■ EXERCISE REQUIREMENTS ■
Taking the line that contains "Given this setup, evaluate" as the first, copy each line exactly up to and including the last line below.

Data items
=== Section Start ===

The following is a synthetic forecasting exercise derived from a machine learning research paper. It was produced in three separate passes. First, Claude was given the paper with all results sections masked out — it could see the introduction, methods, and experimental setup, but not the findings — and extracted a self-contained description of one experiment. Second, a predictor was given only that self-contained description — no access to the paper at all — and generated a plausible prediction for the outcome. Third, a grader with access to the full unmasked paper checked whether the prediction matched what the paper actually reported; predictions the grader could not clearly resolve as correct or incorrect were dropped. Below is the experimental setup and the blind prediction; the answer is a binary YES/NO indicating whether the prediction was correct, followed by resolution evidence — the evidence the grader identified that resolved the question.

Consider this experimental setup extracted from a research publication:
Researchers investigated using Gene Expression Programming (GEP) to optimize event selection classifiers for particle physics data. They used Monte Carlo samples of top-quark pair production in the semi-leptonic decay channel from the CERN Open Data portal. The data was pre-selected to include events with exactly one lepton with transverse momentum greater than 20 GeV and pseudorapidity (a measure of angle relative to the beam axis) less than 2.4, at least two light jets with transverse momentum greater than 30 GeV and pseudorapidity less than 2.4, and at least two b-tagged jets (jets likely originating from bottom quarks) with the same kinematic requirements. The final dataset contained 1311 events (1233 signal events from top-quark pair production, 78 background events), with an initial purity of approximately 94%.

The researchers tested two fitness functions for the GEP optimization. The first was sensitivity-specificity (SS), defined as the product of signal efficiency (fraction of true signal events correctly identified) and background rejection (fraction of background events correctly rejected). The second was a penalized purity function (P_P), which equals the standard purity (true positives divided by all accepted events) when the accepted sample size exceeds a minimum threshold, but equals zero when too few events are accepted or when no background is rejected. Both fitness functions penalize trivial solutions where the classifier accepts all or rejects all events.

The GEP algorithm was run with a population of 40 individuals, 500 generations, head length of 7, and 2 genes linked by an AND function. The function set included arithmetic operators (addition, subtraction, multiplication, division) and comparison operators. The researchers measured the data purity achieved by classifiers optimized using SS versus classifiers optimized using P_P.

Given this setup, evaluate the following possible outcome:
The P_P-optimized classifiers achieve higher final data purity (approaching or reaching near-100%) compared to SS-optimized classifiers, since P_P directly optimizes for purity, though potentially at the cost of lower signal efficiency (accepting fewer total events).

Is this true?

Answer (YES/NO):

=== Section End ===

■ FINAL ANSWER ■
Given this setup, evaluate the following possible outcome:
The P_P-optimized classifiers achieve higher final data purity (approaching or reaching near-100%) compared to SS-optimized classifiers, since P_P directly optimizes for purity, though potentially at the cost of lower signal efficiency (accepting fewer total events).

Is this true?

Answer (YES/NO):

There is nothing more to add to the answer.